There's a popular post making rounds today: a developer explaining how they separate "planning mode" from "execution mode" in Claude Code. Use one model for exploring and reading, another for actually writing code. Manage the switch manually. It works. The author is right.

Here's the uncomfortable follow-up: you shouldn't have to do that manually.


What you're actually doing when you "separate planning from execution"
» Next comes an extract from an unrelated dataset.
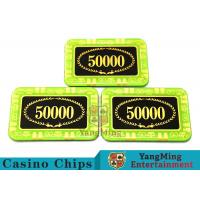 Anti - Counterfeiting Crystal Poker Chips / Rectangular Poker Chips For Casino Manufactures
Read the workflow carefully. The insight isn't about planning vs execution as a concept. The insight is that different types of prompts deserve different model tiers.
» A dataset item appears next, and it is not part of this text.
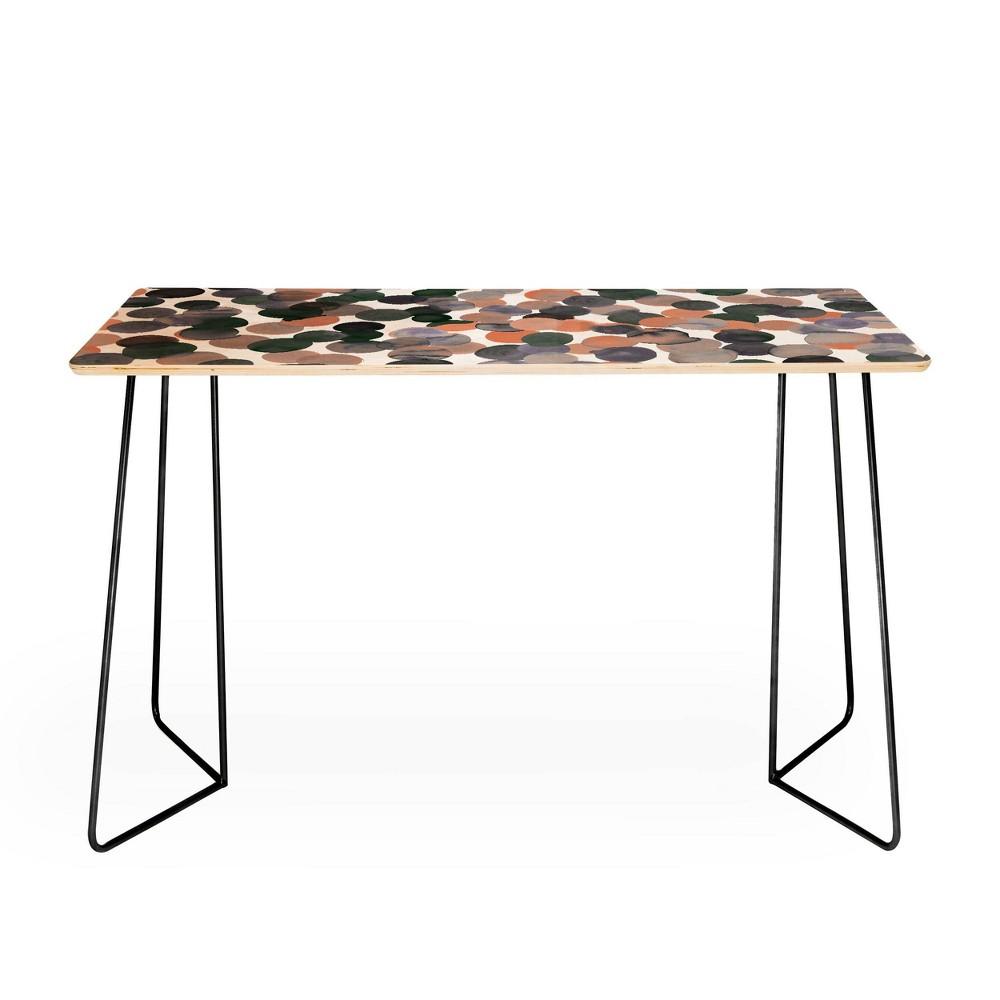Amy Sia Gracie Spot Desk Black Gray Deny Designs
  • "Read this file and tell me what it does" → doesn't need Sonnet
  • "What's the signature of this function?" → doesn't need Sonnet
  • "Refactor the entire auth module to support OAuth and maintain backward compat" → needs Sonnet

The developer's solution is: be disciplined about which mode you're in. Switch manually. Think before each prompt about whether it's a planning question or an execution question.

That's a lot of cognitive overhead for something a classifier can do in 10 milliseconds.


The numbers on why this matters

Across typical Claude Code sessions, 60-70% of prompts are low-complexity:

  • File reads
  • Short questions about what something does
  • Asking for variable names or signatures
  • Quick grep-style queries ("does this import already exist?")
  • Short continuations ("add a docstring")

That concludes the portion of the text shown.